We feed our pigs mainly on fermented whole grains. The grains are bought from the farmer down the road and are fermented in 5-gallon buckets. I wrote an article about our Pig feed fermenting methods. Here’s a link to it.

Pigs, even small breeds, are not really prone to predation and rarely have health issues before butcher age. The pen I raise our butcher pigs in cost me $120, and is very mobile. It’s literally just 5 hog panels (a square split in half) and carabineers holding the corners together.

Large-breed pigs can certainly be fine, but if you want to keep a breeding pair, I highly suggest a small breed. The larger breeds can get hugs when they mature. I’m talking 500-900 pounds. That requires a serious pen and poses serious risks to small children who may wander too close. Big pigs are dangerous.

This mature boar potbelly weighs about 150 pounds. He’ll probably grow to a max of 175.
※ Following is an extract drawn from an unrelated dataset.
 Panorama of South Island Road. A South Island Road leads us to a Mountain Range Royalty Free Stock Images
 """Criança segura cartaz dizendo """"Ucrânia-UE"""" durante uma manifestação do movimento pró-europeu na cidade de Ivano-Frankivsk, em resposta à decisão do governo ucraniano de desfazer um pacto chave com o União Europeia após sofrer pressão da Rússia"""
Fully mature potbelly pigs are usually around 150 pounds. They’re called lard pigs, but they’re not more fat than meat. If a pig is looking plump and chubby, you’re feeding it too many calories. Most people overfeed potbellies. They should have some visible muscle and hip structure.
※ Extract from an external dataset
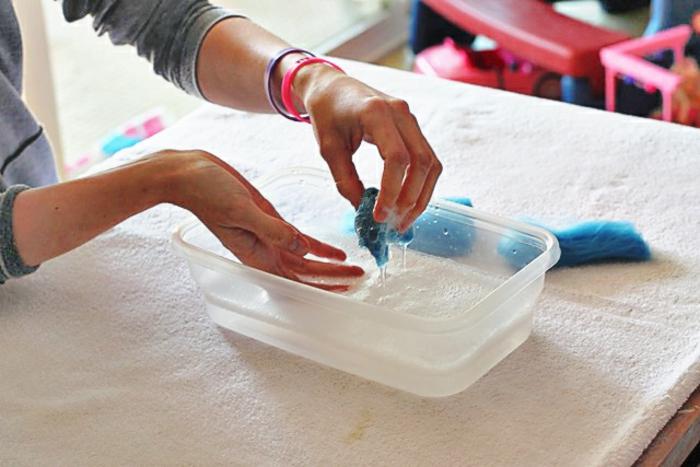 former des boules avec de la laine mouillée, boules bleues trempées en l'eau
If you want to fatten one to get a lot of lard, go for it. I don’t because it’s much less efficient with feed. Potbelly pigs are a source of delicious, high-quality pork. Just ask the folks that regularly buy butchered pigs from me.

You’ll need to separate the boys and girls before 3 months old, but that’s about it. Each potbelly we raise for meat eats approximately 150 pounds of feed, weighs approximately 60 pounds, and yields about 30 pounds of pork by 9 months. Butchering closer to 6 months will improve efficiency some but lower yields.

Pigs are productive breeders. My sows will have 2 litters of 7-10 piglets a year. That’s why I ultimately consider them better than goats for the homestead. at say, 25 pounds of pork each, that’s up to 400 pounds per breeding sow. A hefty year’s worth.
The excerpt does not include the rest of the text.